▸ **Exercise prompt**:
Beginning with the line that holds "order: Apterygiformes", retype the rest of the listing exactly, last line included.
BEGIN Records for processing
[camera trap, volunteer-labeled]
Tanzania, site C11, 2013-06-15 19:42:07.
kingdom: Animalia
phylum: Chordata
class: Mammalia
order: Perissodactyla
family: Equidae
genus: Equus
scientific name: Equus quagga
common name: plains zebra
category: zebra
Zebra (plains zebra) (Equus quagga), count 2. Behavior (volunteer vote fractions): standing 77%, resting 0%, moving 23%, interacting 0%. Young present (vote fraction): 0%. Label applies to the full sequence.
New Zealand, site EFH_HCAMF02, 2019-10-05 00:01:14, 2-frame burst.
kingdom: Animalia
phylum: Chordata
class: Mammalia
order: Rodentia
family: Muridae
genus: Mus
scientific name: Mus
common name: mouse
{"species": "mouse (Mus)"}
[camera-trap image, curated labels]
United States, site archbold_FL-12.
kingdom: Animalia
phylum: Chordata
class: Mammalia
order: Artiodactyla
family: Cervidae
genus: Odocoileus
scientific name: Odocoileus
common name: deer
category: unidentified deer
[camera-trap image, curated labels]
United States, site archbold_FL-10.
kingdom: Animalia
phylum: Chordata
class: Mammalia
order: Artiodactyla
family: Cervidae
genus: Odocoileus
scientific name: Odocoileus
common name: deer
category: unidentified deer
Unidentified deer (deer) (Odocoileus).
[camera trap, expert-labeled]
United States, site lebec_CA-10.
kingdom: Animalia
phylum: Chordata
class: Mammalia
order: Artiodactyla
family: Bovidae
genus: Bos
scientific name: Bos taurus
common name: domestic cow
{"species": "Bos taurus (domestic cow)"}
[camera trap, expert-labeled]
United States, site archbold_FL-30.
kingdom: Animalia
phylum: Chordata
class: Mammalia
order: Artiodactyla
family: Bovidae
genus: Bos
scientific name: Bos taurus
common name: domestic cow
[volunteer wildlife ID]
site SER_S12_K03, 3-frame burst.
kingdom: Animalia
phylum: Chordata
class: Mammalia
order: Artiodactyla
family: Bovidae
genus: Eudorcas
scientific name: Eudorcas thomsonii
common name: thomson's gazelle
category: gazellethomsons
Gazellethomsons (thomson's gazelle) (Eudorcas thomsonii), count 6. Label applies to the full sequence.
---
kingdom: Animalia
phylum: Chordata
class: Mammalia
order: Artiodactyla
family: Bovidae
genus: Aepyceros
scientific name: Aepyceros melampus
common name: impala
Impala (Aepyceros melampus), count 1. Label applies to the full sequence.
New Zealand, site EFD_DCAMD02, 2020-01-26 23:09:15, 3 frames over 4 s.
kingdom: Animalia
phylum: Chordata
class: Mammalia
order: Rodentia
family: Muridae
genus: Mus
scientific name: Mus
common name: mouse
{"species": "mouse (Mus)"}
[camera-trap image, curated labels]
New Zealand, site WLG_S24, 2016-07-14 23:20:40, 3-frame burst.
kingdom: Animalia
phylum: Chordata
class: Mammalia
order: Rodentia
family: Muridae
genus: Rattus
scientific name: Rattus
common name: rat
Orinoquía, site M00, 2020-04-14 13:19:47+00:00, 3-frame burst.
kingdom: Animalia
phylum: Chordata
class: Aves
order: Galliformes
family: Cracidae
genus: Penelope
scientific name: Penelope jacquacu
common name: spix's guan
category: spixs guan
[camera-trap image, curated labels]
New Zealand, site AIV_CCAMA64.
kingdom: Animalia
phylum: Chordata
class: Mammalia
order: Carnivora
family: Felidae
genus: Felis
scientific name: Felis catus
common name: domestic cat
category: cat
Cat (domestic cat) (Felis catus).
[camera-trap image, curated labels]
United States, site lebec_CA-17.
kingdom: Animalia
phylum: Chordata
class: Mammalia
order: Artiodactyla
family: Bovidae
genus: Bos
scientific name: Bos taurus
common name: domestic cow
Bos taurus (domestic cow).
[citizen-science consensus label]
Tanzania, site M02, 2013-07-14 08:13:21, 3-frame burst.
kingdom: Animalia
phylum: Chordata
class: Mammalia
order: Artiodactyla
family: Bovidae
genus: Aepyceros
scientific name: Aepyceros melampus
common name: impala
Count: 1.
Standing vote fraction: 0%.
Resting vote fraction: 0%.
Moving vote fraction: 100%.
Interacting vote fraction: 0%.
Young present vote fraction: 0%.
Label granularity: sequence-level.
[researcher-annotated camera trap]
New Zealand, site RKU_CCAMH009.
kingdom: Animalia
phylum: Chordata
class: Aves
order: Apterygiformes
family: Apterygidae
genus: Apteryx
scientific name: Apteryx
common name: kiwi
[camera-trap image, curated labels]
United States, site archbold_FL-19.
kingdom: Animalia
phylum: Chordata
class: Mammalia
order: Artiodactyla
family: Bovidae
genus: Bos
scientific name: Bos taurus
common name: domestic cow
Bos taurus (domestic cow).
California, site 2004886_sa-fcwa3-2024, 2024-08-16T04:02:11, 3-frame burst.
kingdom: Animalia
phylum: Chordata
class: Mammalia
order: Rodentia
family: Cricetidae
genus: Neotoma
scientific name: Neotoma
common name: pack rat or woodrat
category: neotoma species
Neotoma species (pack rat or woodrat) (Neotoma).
END Records for processing
▸ **Worked solution**:
order: Apterygiformes
family: Apterygidae
genus: Apteryx
scientific name: Apteryx
common name: kiwi
[camera-trap image, curated labels]
United States, site archbold_FL-19.
kingdom: Animalia
phylum: Chordata
class: Mammalia
order: Artiodactyla
family: Bovidae
genus: Bos
scientific name: Bos taurus
common name: domestic cow
Bos taurus (domestic cow).
California, site 2004886_sa-fcwa3-2024, 2024-08-16T04:02:11, 3-frame burst.
kingdom: Animalia
phylum: Chordata
class: Mammalia
order: Rodentia
family: Cricetidae
genus: Neotoma
scientific name: Neotoma
common name: pack rat or woodrat
category: neotoma species
Neotoma species (pack rat or woodrat) (Neotoma).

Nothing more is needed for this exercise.